At serve time, given a query, you start by doing one of the following:
- For a matrix factorization model, the query (or user) embedding is known statically, and the system can simply look it up from the user embedding matrix.
- For a DNN model, the system computes the query embedding \(\psi(x)\) at serve time by running the network on the feature vector \(x\).
Once you have the query embedding \(q\), search for item embeddings \(V_j\) that are close to \(q\) in the embedding space. This is a nearest neighbor problem. For example, you can return the top k items according to the similarity score \(s(q, V_j)\).
You can use a similar approach in related-item recommendations.
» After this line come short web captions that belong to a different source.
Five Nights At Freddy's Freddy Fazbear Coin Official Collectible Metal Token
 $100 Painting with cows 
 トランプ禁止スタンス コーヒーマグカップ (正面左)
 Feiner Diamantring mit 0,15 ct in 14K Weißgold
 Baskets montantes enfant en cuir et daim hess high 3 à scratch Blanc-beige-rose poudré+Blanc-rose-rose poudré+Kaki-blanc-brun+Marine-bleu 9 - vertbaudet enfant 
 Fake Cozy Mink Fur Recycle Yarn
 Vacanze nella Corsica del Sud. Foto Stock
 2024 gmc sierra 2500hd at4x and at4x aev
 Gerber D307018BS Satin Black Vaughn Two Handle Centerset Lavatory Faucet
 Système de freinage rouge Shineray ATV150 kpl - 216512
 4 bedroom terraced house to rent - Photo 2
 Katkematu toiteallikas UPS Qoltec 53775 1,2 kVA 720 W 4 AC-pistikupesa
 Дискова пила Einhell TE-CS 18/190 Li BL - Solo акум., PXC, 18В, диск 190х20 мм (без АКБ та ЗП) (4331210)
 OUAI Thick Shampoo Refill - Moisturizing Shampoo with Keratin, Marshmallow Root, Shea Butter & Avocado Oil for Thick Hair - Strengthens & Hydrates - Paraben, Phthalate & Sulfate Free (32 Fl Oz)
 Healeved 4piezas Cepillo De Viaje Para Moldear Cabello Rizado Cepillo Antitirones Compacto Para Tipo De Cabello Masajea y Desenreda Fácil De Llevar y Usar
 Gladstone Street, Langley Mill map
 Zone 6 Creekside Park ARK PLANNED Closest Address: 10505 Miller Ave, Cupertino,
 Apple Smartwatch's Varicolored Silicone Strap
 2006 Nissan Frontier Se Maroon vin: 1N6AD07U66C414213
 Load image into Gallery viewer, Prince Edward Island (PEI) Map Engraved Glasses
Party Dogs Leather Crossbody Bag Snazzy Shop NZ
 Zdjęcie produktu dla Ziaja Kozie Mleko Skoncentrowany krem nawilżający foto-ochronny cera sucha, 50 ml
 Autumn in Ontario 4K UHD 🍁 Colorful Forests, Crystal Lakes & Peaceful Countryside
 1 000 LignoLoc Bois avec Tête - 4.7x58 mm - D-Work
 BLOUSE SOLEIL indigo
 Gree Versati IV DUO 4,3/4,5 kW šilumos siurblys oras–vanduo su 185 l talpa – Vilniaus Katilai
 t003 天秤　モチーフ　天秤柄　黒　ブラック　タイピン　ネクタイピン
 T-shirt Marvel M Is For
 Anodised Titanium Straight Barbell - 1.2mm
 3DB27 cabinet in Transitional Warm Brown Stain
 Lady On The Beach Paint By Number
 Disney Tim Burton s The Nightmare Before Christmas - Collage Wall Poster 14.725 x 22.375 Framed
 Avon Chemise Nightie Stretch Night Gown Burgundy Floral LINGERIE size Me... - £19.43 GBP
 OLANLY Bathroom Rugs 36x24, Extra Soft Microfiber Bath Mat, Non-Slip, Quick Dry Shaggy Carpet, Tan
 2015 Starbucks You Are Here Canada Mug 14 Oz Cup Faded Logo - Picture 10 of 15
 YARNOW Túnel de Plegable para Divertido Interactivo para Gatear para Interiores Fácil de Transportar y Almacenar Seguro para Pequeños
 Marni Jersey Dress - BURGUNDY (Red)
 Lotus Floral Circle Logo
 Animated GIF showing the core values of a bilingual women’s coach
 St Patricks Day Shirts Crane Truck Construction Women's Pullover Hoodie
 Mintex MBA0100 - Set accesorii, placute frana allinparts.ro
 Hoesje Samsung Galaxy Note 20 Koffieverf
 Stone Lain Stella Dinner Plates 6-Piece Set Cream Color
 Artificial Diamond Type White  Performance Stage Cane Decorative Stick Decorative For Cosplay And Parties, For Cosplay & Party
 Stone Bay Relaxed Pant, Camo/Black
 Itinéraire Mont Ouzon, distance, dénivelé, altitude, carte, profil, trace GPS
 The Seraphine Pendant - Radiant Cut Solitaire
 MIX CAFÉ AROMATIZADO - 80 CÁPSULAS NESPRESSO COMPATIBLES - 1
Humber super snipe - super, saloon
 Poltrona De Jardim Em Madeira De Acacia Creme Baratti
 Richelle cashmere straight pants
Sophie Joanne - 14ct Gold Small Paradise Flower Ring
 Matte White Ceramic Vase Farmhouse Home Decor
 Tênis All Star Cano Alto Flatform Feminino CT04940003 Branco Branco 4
For example, when the user is watching a YouTube video, the system can first look up the embedding of that item, and then look for embeddings of other items \(V_j\) that are close in the embedding space.
Large-scale retrieval
To compute the nearest neighbors in the embedding space, the system can exhaustively score every potential candidate. Exhaustive scoring can be expensive for very large corpora, but you can use either of the following strategies to make it more efficient:
- If the query embedding is known statically, the system can perform exhaustive scoring offline, precomputing and storing a list of the top candidates for each query. This is a common practice for related-item recommendation.
- Use approximate nearest neighbors. Google provides an open-source tool on GitHub called ScaNN (Scalable Nearest Neighbors). This tool performs efficient vector similarity search at scale.